━━━━━ SELECTED EXTRACT ━━━━━
Ms. Arnott: The difference is that the surcharge is now imposed. When we look at American examples, we found that the majority of surcharge or surcharge-type measures were less than $1,000 and were paid quite promptly. The sense we got was that if someone was told that they must find a way, they will.
The intention here is to find a measure that suits the principles of sentencing. Part of that is responsibility to the victim and to the community.
Senator Jaffer: I get that. I get that most people, if they have the ability to pay, will do so. We also know that, sadly, we have citizens among us, whether they are Aboriginal or others, who truly cannot pay. You said fairly that they can apply for a waiver. For me, that is undue hardship, when the judge assesses that they truly cannot pay. Why take that judge's discretion away? I do not get that.
Ms. Arnott: I think all I can indicate to you, senator, is what I have already stated.
Senator Jaffer: I have a clarification question on the victim surcharge. It is a given that we all obviously want to help victims. The victim surcharge does not go to the specific victim. It goes into a fund, so it does not help this particular victim, the person the offender has hurt. It goes into a fund. How is that fund administered and what kind of things does it help? I guess this is a fund that helps victims generally. What kind of things does it do to help victims generally?
Ms. Arnott: Each province and territory has victim service legislation that provides what they want those funds to be used for. That is a decision that each province and territory has made based on their needs.
Senator Jaffer: Can I just stop you there? I come from British Columbia. Is this like the Workers' Compensation victims fund? Would the funds go there?
Ms. Arnott: It is in that it is a unique entity. Does that make any sense? The minister mentioned a few uses that the victim surcharge dollars can be put to. They can include court support, preparation of victim impact statements, and for some provinces it can go into compensation funds. It can include services like referrals to treatment, to counselling or to other community services. Each province and territory has indicated the uses that they want the surcharge dollars to go to.
Senator Jaffer: One other thing you mentioned was intention. What I am struggling with in all the things you are saying is what happens if a person has a mental illness and does not form the intention? Where does that person come in?
Carole Morency, Acting Director General and Senior General Counsel, Criminal Law Policy Section, Department of Justice Canada: Do you mean intention to commit the offence?
━━━━━
- _TASK DESCRIPTION_
From the surcharge hearing transcript above, extract the passage between "Senator Jaffer: I get" and "have already stated.", inclusive.
━━━━━ DATA EXTRACT ━━━━━
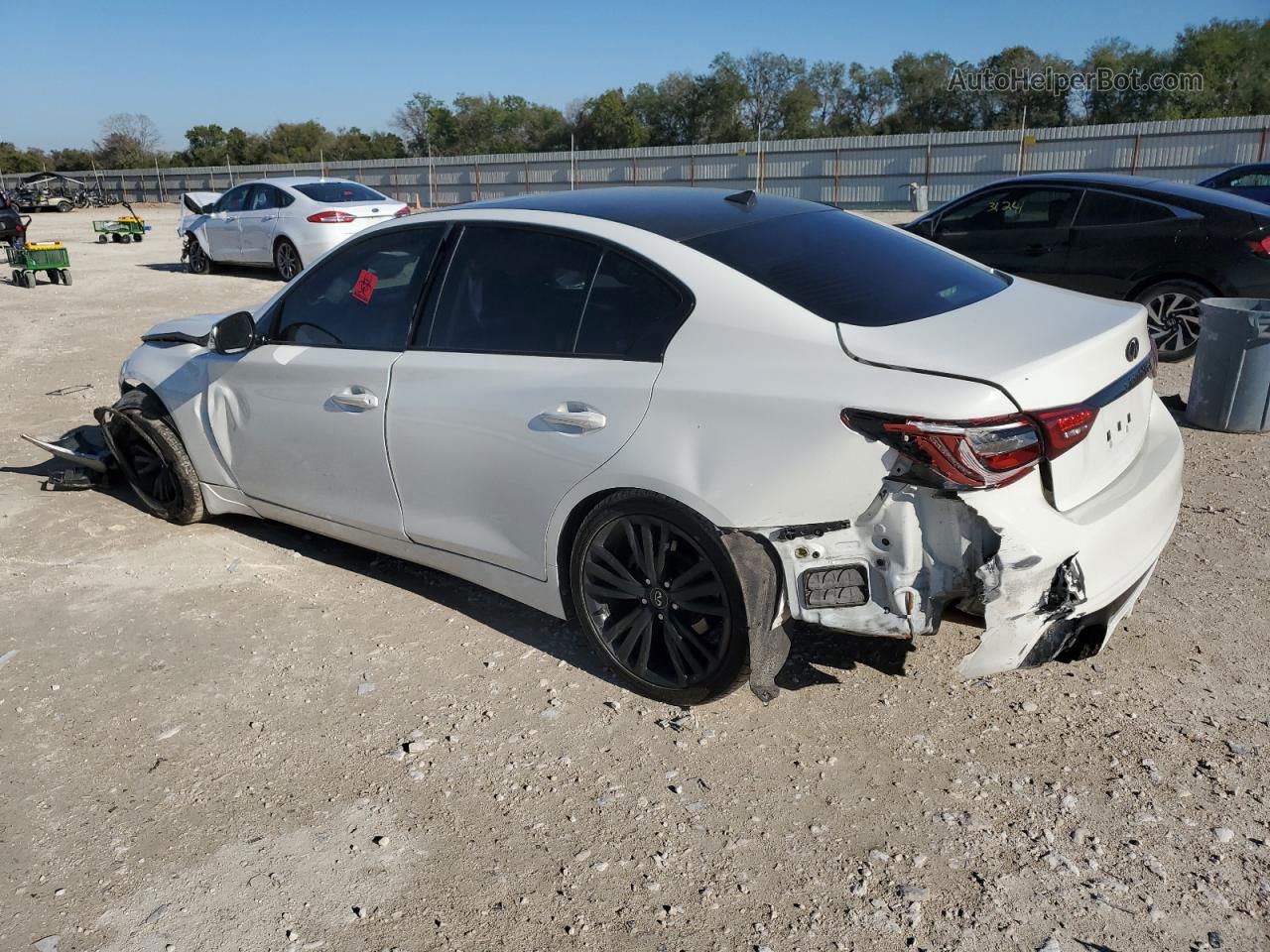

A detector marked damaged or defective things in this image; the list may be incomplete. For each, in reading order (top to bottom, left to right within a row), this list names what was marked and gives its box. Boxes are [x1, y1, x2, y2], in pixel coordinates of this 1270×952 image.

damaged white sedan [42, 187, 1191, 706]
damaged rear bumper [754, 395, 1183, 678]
━━━━━
- _SOLUTION FOR THIS EXERCISE_
Senator Jaffer: I get that. I get that most people, if they have the ability to pay, will do so. We also know that, sadly, we have citizens among us, whether they are Aboriginal or others, who truly cannot pay. You said fairly that they can apply for a waiver. For me, that is undue hardship, when the judge assesses that they truly cannot pay. Why take that judge's discretion away? I do not get that.
Ms. Arnott: I think all I can indicate to you, senator, is what I have already stated.